[Dataset records]
Start of Block

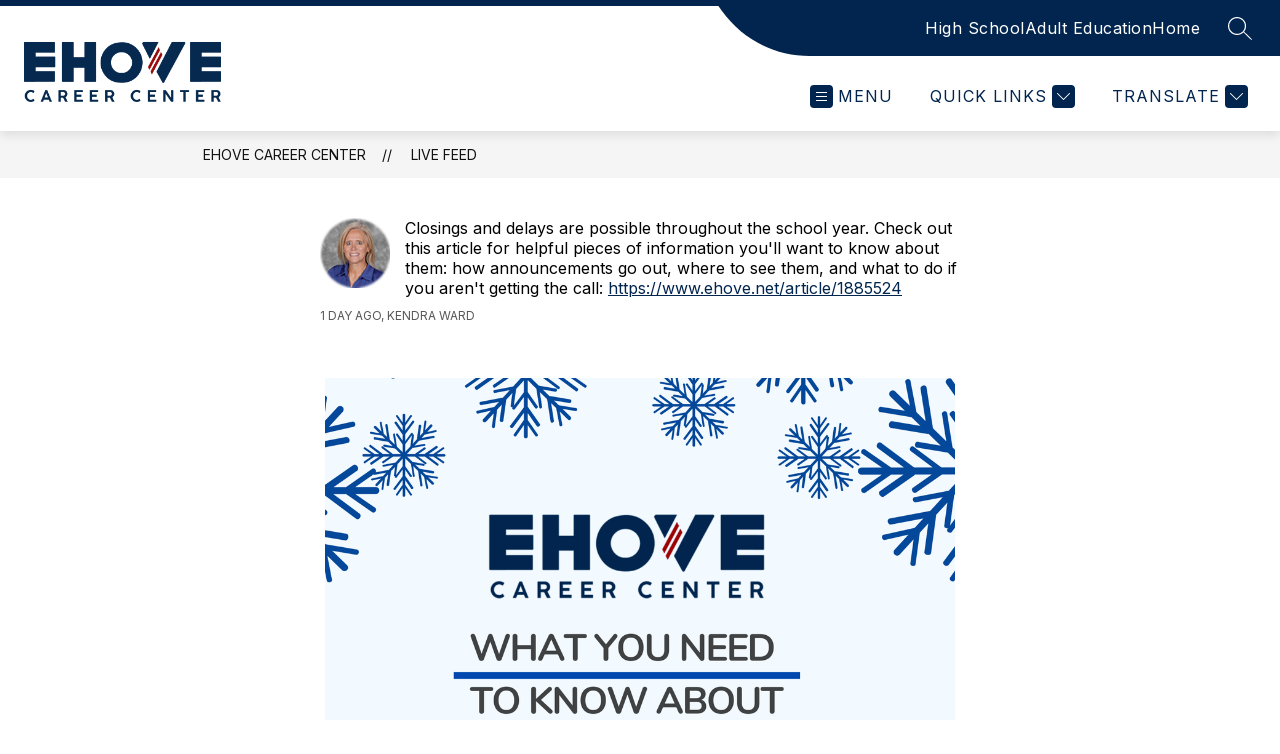

--- FILE ---
content_type: text/javascript
request_url: https://cmsv2-static-cdn-prod.apptegy.net/static_js/d7b03fda867af155928890137880ab09cc8e5c5f/_nuxt/CgOQBono.js
body_size: 401
content:
import{_ as n,e as l,d as i,aM as r,G as a}from"./BBfozfhn.js";const o={name:"ts-row",props:{tsType:{type:String,default:""},tsW:{type:[Number,String],default:12},tsJustify:{type:String,default:null},tsAlign:{type:String,default:null}},computed:{styles(){const t=`${this.tsW*100/12}%`;return{alignItems:this.tsAlign,justifyContent:this.tsJustify,display:this.tsType,width:t}}}};function p(t,s,u,y,c,e){return i(),l("div",{style:a(e.styles),class:"ts-row"},[r(t.$slots,"default")],4)}const f=n(o,[["render",p]]);export{f as default};
//# sourceMappingURL=CgOQBono.js.map


--- FILE ---
content_type: text/javascript
request_url: https://cmsv2-static-cdn-prod.apptegy.net/static_js/d7b03fda867af155928890137880ab09cc8e5c5f/_nuxt/BsL2PcXn.js
body_size: 2129
content:
import{b3 as k,s as w,b4 as M,a as N,b5 as m,q as P,aH as j,az as I,x as K}from"./BBfozfhn.js";const R=[1779033703,-1150833019,1013904242,-1521486534,1359893119,-1694144372,528734635,1541459225],S=[1116352408,1899447441,-1245643825,-373957723,961987163,1508970993,-1841331548,-1424204075,-670586216,310598401,607225278,1426881987,1925078388,-2132889090,-1680079193,-1046744716,-459576895,-272742522,264347078,604807628,770255983,1249150122,1555081692,1996064986,-1740746414,-1473132947,-1341970488,-1084653625,-958395405,-710438585,113926993,338241895,666307205,773529912,1294757372,1396182291,1695183700,1986661051,-2117940946,-1838011259,-1564481375,-1474664885,-1035236496,-949202525,-778901479,-694614492,-200395387,275423344,430227734,506948616,659060556,883997877,958139571,1322822218,1537002063,1747873779,1955562222,2024104815,-2067236844,-1933114872,-1866530822,-1538233109,-1090935817,-965641998],U="ABCDEFGHIJKLMNOPQRSTUVWXYZabcdefghijklmnopqrstuvwxyz0123456789-_",u=[];class q{_data=new y;_hash=new y([...R]);_nDataBytes=0;_minBufferSize=0;finalize(e){e&&this._append(e);const t=this._nDataBytes*8,s=this._data.sigBytes*8;return this._data.words[s>>>5]|=128<<24-s%32,this._data.words[(s+64>>>9<<4)+14]=Math.floor(t/4294967296),this._data.words[(s+64>>>9<<4)+15]=t,this._data.sigBytes=this._data.words.length*4,this._process(),this._hash}_doProcessBlock(e,t){const s=this._hash.words;let o=s[0],n=s[1],i=s[2],r=s[3],a=s[4],d=s[5],f=s[6],g=s[7];for(let c=0;c<64;c++){if(c<16)u[c]=e[t+c]|0;else{const p=u[c-15],z=(p<<25|p>>>7)^(p<<14|p>>>18)^p>>>3,l=u[c-2],b=(l<<15|l>>>17)^(l<<13|l>>>19)^l>>>10;u[c]=z+u[c-7]+b+u[c-16]}const x=a&d^~a&f,v=o&n^o&i^n&i,A=(o<<30|o>>>2)^(o<<19|o>>>13)^(o<<10|o>>>22),C=(a<<26|a>>>6)^(a<<21|a>>>11)^(a<<7|a>>>25),B=g+C+x+S[c]+u[c],D=A+v;g=f,f=d,d=a,a=r+B|0,r=i,i=n,n=o,o=B+D|0}s[0]=s[0]+o|0,s[1]=s[1]+n|0,s[2]=s[2]+i|0,s[3]=s[3]+r|0,s[4]=s[4]+a|0,s[5]=s[5]+d|0,s[6]=s[6]+f|0,s[7]=s[7]+g|0}_append(e){typeof e=="string"&&(e=y.fromUtf8(e)),this._data.concat(e),this._nDataBytes+=e.sigBytes}_process(e){let t,s=this._data.sigBytes/64;e?s=Math.ceil(s):s=Math.max((s|0)-this._minBufferSize,0);const o=s*16,n=Math.min(o*4,this._data.sigBytes);if(o){for(let i=0;i<o;i+=16)this._doProcessBlock(this._data.words,i);t=this._data.words.splice(0,o),this._data.sigBytes-=n}return new y(t,n)}}class y{words;sigBytes;constructor(e,t){e=this.words=e||[],this.sigBytes=t===void 0?e.length*4:t}static fromUtf8(e){const t=unescape(encodeURIComponent(e)),s=t.length,o=[];for(let n=0;n<s;n++)o[n>>>2]|=(t.charCodeAt(n)&255)<<24-n%4*8;return new y(o,s)}toBase64(){const e=[];for(let t=0;t<this.sigBytes;t+=3){const s=this.words[t>>>2]>>>24-t%4*8&255,o=this.words[t+1>>>2]>>>24-(t+1)%4*8&255,n=this.words[t+2>>>2]>>>24-(t+2)%4*8&255,i=s<<16|o<<8|n;for(let r=0;r<4&&t*8+r*6<this.sigBytes*8;r++)e.push(U.charAt(i>>>6*(3-r)&63))}return e.join("")}concat(e){if(this.words[this.sigBytes>>>2]&=4294967295<<32-this.sigBytes%4*8,this.words.length=Math.ceil(this.sigBytes/4),this.sigBytes%4)for(let t=0;t<e.sigBytes;t++){const s=e.words[t>>>2]>>>24-t%4*8&255;this.words[this.sigBytes+t>>>2]|=s<<24-(this.sigBytes+t)%4*8}else for(let t=0;t<e.sigBytes;t+=4)this.words[this.sigBytes+t>>>2]=e.words[t>>>2];this.sigBytes+=e.sigBytes}}function H(h){return new q().finalize(h).toBase64()}function $(h){return H(k(h))}const _="__nuxt_component";function E(){const h=m(),e=K(),{_fetchKeyBase:t}=h.proxy.$options;return $([t,e.path,e.query,e.matched.findIndex(s=>Object.values(s.components||{}).includes(h.type))])}async function F(h,e){const t=w(),{fetchKey:s}=m().proxy.$options,o=(typeof s=="function"?s(()=>""):s)||E(),{data:n,error:i}=await P(`options:asyncdata:${o}`,()=>e(t));if(i.value)throw j(i.value);if(n.value&&typeof n.value=="object"){const r=await h;for(const a in n.value)r[a]=I({get:()=>n.value?.[a],set(d){n.value||={},n.value[a]=d}})}}const O=function(...e){const[t,s]=e,{setup:o}=t;return!o&&!t.asyncData&&!t.head?{[_]:!0,...t}:{[_]:!0,_fetchKeyBase:s,...t,setup(n,i){const r=w();let a={};if(o){const f=()=>Promise.resolve(o(n,i)).then(c=>c||{});M(r._id).set(r),a=f()}const d=[];return t.asyncData&&d.push(F(a,t.asyncData)),t.head&&N(typeof t.head=="function"?()=>t.head(r):t.head),Promise.resolve(a).then(()=>Promise.all(d)).then(()=>a).finally(()=>{d.length=0})}}};export{O as d};
//# sourceMappingURL=BsL2PcXn.js.map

End of Block

If a line in the records contains "CgOQBono", report it.

request_url: https://cmsv2-static-cdn-prod.apptegy.net/static_js/d7b03fda867af155928890137880ab09cc8e5c5f/_nuxt/CgOQBono.js
//# sourceMappingURL=CgOQBono.js.map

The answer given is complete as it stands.